**КОРОТКОЕ ЗАДАНИЕ**
Перепишите дневник: всё от слов «Читаем Дневник полностью» и вниз до слов «пор сердце щемит.», заменив «бесконечно» на «безмерно».

**СТРАНИЦА**
####################
Читаем Дневник полностью

Вчера я просила Женю сходить к Бахрушину попросить за одного больного, и сегодня ждала, чтобы он дал мне ответ. Я сказала себе, что в «Посредник» не пойду, но до вечера ответа не было, хотя Поша приходил и Женя был у Толстых и через них мог мне передать ответ. Не знаю, хотел ли он, чтобы я пришла, или забыл. Перед тем чтобы идти к Маклаковым, я зашла в «Посредник». Ко мне вышли Иван Иванович и Евгений Иванович. Я ему попрекнула, что он не дал мне ответа. Он ничего не сказал. Потом пришел Дунаев, мы поговорили втроем, потом Дунаев и Горбунов ушли, и мы остались вдвоем. Я простилась, но он как будто хотел задержать меня, говорит: «Постойте, что еще вам сказать?» Но я ответила что-то вроде того, что хорошего ничего не скажет, и ушла. И грустно стало бесконечно, и до сих пор сердце щемит.

Мне сегодня Анненкова говорила, что ей бесконечно его жалко и что наверное у него есть что-нибудь очень трудное, что его мучает. И Марья Кирилловна говорит, что ей тоже всегда его жалко бывает, и Марья Михайловна Толстая тоже. Мне до того его бывает жалко, что больно. В ту субботу, когда я ему сказала, что его дневник обидел, меня, у него было такое лицо ужасное, что я его никогда не забуду.

Я не знаю, насколько он привязан ко мне, но думаю, что настолько, чтобы все-таки немного мешать ему жить, и думаю, что, если я себя оторву от него, ему будет лучше. Он писал в дневнике, что чувствует, что предался земле, потому что привязался ко мне. Он мне потом говорил, что это неправда, но мне иногда кажется, что он неумышленно кривит душой, чтобы не потерять меня. И я постоянно колеблюсь между тем, чтобы не быть слишком самоуверенной и не придавать значения тому, что не важно, и тем, чтобы не лгать. Для меня это важно, я об этом думаю и бог знает как хотела бы, чтобы знать, как поступать. Надо не быть требовательной к нему и ему ко мне. Не надо ничего друг от друга ждать. Нельзя, чтобы каждую минуту мы были бы необходимы друг другу, и надо только, чтобы в трудные и важные минуты жизни мы могли бы быть уверены, что позовет и откликнется.

Я буду стараться поменьше видать его. Какая это дружба! Это что-то очень похожее на любовь, хотя и не совсем.

1894

9 января.

С Женей хорошо. Хоть бы всегда так. Если не вижу его — хорошо, и когда вижу, то спокойно, просто и дружно. Иногда даже мне кажется, что у меня к нему никакой нет привязанности и приходится ощупать то место, в котором она находится, чтобы ее почувствовать.

15 января.

Вчера вечером приходил Женя. Я была нездорова и в халате лежала. Он в поднятом состоянии духа. Ему хочется борьбы и работы. Слышно, что на «Посредник» готовятся гонения, и это его возбуждает, и он с радостью этого ждет. Он давно на одной точке, ему это надоело и хочется вперед, но пока ничего еще не зовет.
####################
**СОБРАННЫЕ ДАННЫЕ**
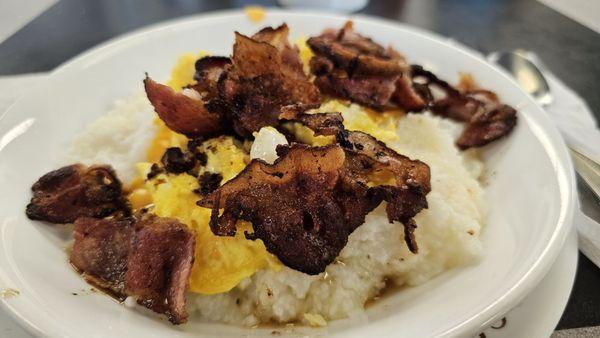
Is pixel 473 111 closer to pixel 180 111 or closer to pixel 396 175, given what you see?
pixel 396 175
####################
**РАЗБОР РЕШЕНИЯ**
Читаем Дневник полностью

Вчера я просила Женю сходить к Бахрушину попросить за одного больного, и сегодня ждала, чтобы он дал мне ответ. Я сказала себе, что в «Посредник» не пойду, но до вечера ответа не было, хотя Поша приходил и Женя был у Толстых и через них мог мне передать ответ. Не знаю, хотел ли он, чтобы я пришла, или забыл. Перед тем чтобы идти к Маклаковым, я зашла в «Посредник». Ко мне вышли Иван Иванович и Евгений Иванович. Я ему попрекнула, что он не дал мне ответа. Он ничего не сказал. Потом пришел Дунаев, мы поговорили втроем, потом Дунаев и Горбунов ушли, и мы остались вдвоем. Я простилась, но он как будто хотел задержать меня, говорит: «Постойте, что еще вам сказать?» Но я ответила что-то вроде того, что хорошего ничего не скажет, и ушла. И грустно стало безмерно, и до сих пор сердце щемит.